No, but that's why you adjust the "non-yeast percentage" (although I typically leave that alone if I don't have a good reason to make it high or low) and the "harvested on" date to get viability. Viability * (1-nonyeast) * density * volume is as good of an estimate of yeast cell count as you're going to get without a hemocytometer and a microscope.
 
Thank you all for the information. I am also kegging/force-carbing so the high flocculation is desirable. What I'm not sure of is how to estimate the density of the yeast slurry, and how much of it may or may not be yeast. My theory with pitch rates is "just make sure it's enough" and I have never fussed too much over cell counts, nor brewed a beer that wasn't great. My LHBS moves a good amount of yeast so I am confident in viability, and unless I'm making a 1.100 monster brew or something, I will just pitch a vial or smack pack without a starter even.

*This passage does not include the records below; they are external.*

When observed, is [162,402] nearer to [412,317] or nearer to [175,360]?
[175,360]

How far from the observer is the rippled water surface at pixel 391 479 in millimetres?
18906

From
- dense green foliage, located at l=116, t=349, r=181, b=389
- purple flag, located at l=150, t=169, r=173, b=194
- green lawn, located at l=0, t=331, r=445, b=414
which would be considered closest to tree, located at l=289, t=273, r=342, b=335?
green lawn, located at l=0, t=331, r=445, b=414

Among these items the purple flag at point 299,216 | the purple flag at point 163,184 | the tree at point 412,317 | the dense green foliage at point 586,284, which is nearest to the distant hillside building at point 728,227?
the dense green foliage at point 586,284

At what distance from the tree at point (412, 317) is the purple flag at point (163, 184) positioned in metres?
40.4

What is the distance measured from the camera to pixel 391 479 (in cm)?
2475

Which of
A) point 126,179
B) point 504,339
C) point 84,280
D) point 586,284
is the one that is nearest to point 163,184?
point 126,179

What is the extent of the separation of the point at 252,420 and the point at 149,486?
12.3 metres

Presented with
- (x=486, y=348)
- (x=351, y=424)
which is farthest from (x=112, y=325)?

I'm thinking about making a porter with this yeast. Nothing too strong or fancy, I just haven't made a porter yet. Thoughts on if I should use amber LME and a couple other grains, or some light LME and a few more grains?
 
I generally advise people to avoid amber or darker LME in any recipe they're putting together themselves. It's hard to know what's actually in those darker LMEs. Recipe kits from good sources are put together knowing that, but it's probably a lot easier to get consistent and predictable results just using light LME and more steeping grains.

Light with some crystal 40, chocolate malt, and black patent would probably be good, say 24 oz of c40, 12 oz of choc, and 4-8 oz of black patent. Maybe a mixture of light ME with wheat ME for some body/head.